ФРАГМЕНТ ТЕКСТА:

------------------------------------------------

Это так и останется для нас тайной.

А Русь вышла на следующий рубеж. Им стало Лесное Заволжье с его марийцами, которые несмотря на долгую, тысячелетнюю историю отношений с западными соседями, сохранили свою веру, свой язык, своё понимание вещей.

Может быть, попробовать заглянуть в эти события?

Если мы поймём, с чего тысячелетие назад начинались отношения соседей на рубеже Лесного Заволжья, мы сможем многое для себя открыть в том, как формировалась Россия и русские, как они осознавали себя рядом с другими народами, ставшими в итоге их ближайшими союзниками.

* * *

Река Ветлуга – ось Лесного Заволжья, главный путь уводящий в тайгу на целых девятьсот километров от своего устья – около Козьмодемьянска.

Это за XX век она странным образом стала неудобной, ведущей куда-то не туда и пересекающий две широтные железные дороги и параллельные им автомагистрали. И города на ней большие не выросли – течёт она по самым окраинам четырёх регионов: Кировской, Костромской, Нижегородской областей, Марий Эл. Причём по окраинам, порой очень отдалённым. Если взять расположенные в её верховьях райцентр Вохму и Боговарово – так это четыре с половиной сотни километров от Костромы – центра их региона. Но было время – только Ветлуга вела в эти места. И здесь была своя жизнь. Уже совсем не та, которая запечатлелась в слоях потерявших свои собственные названия городищ. Жизнь, оставившая какой-то след в памяти людей спустя несколько поколений.

* * *

Село Круглыжи – это полтысячи километров от Нижнего Новгорода, уже Кировская область. В Круглыжах кончается асфальт – узкий и ненадёжный, ведущий вглубь тайги от небольшого посёлка Свеча.

О том, где именно начинается Ветлуга, идёт давний спор. Одни видят её исток в ручье, вытекающем из болота недалеко от деревни Робяши в часе ходьбы от станции Шабалино. Другие говорят: нет, этот ручей – речка Быстра, а кто хочет видеть начало Ветлуги, должен ехать в Круглыжи. Там Быстра сливается с Матюгом. Там, сказали нам, установлен камень с памятной доской. И вот оттуда уже нужно считать Ветлугу.

Асфальт, по которому мы ехали, закончился не просто в Круглыжах, а как раз возле этого камня. Он – на мысу над местом слияния речек. Правда, табличку на нём мы не увидели – только место, где она была прикреплена.

Пока мы обсуждали, почему табличка не дожила до нашего приезда, из соседнего дома появился человек со свёртком. Он направился прямиком к нам.

------------------------------------------------

ЗАДАНИЕ:
Выпишите из текста о реке Ветлуге без изменений отрывок от слов «А Русь вышла» до слов «в эти события?» включительно. Записи, которые идут дальше, никак не связаны с текстом о реке Ветлуге.

------------------------------------------------

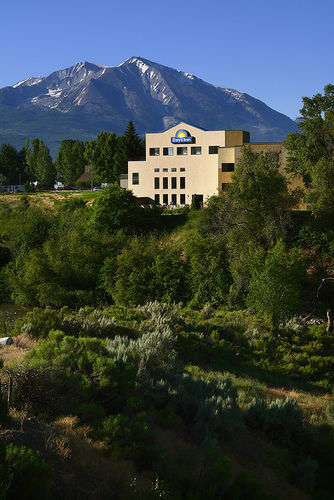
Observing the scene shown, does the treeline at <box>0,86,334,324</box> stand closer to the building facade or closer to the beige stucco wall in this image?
the building facade

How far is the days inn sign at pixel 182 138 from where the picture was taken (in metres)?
69.6

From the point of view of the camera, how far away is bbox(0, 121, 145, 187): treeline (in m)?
89.6

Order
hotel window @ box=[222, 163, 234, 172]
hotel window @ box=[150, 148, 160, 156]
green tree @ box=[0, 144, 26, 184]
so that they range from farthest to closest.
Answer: green tree @ box=[0, 144, 26, 184] < hotel window @ box=[150, 148, 160, 156] < hotel window @ box=[222, 163, 234, 172]

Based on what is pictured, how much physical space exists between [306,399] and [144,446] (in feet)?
28.7

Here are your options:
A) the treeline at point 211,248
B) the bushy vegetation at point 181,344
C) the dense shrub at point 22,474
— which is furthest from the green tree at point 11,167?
the dense shrub at point 22,474

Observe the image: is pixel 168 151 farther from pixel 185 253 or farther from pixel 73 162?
pixel 73 162

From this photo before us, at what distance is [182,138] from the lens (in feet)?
230

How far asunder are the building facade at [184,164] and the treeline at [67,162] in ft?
38.4

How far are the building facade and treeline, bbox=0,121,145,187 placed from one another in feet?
38.4

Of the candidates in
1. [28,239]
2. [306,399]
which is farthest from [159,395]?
[28,239]

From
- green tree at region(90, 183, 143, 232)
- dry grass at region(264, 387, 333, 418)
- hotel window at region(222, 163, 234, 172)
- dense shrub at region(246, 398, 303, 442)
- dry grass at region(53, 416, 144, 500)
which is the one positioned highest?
hotel window at region(222, 163, 234, 172)

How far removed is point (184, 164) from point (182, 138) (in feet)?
12.6

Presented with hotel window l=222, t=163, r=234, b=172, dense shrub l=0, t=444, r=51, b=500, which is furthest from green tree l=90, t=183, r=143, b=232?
dense shrub l=0, t=444, r=51, b=500

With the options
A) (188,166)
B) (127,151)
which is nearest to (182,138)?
(188,166)
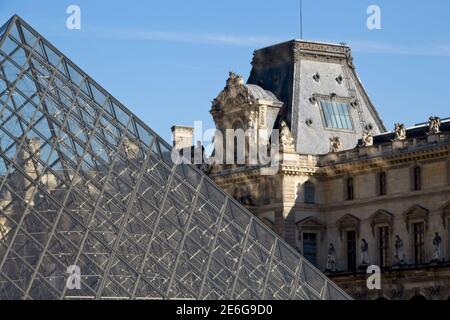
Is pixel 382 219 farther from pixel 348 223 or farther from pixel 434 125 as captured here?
pixel 434 125

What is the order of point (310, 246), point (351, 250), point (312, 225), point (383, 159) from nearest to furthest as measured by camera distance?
1. point (383, 159)
2. point (351, 250)
3. point (312, 225)
4. point (310, 246)

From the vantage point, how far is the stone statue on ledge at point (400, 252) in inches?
2689

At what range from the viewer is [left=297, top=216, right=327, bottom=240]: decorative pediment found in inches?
2886

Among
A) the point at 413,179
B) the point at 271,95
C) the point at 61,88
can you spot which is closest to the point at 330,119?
the point at 271,95

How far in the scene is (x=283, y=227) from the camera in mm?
72750

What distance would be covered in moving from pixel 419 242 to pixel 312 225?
22.8ft

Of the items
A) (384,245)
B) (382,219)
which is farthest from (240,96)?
(384,245)

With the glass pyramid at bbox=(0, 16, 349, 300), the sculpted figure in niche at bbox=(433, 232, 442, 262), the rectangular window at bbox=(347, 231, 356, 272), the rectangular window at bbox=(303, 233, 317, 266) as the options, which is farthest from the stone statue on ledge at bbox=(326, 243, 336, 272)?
the glass pyramid at bbox=(0, 16, 349, 300)

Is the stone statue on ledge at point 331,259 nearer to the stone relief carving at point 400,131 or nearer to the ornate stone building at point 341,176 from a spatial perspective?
the ornate stone building at point 341,176

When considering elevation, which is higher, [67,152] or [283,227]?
[283,227]

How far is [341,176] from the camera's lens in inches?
2864

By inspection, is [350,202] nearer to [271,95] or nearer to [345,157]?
[345,157]
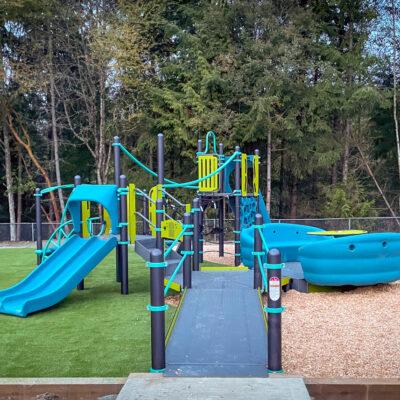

------------------------------------------------

ОЖИДАЕМЫЙ ОТВЕТ:
А Русь вышла на следующий рубеж. Им стало Лесное Заволжье с его марийцами, которые несмотря на долгую, тысячелетнюю историю отношений с западными соседями, сохранили свою веру, свой язык, своё понимание вещей.

Может быть, попробовать заглянуть в эти события?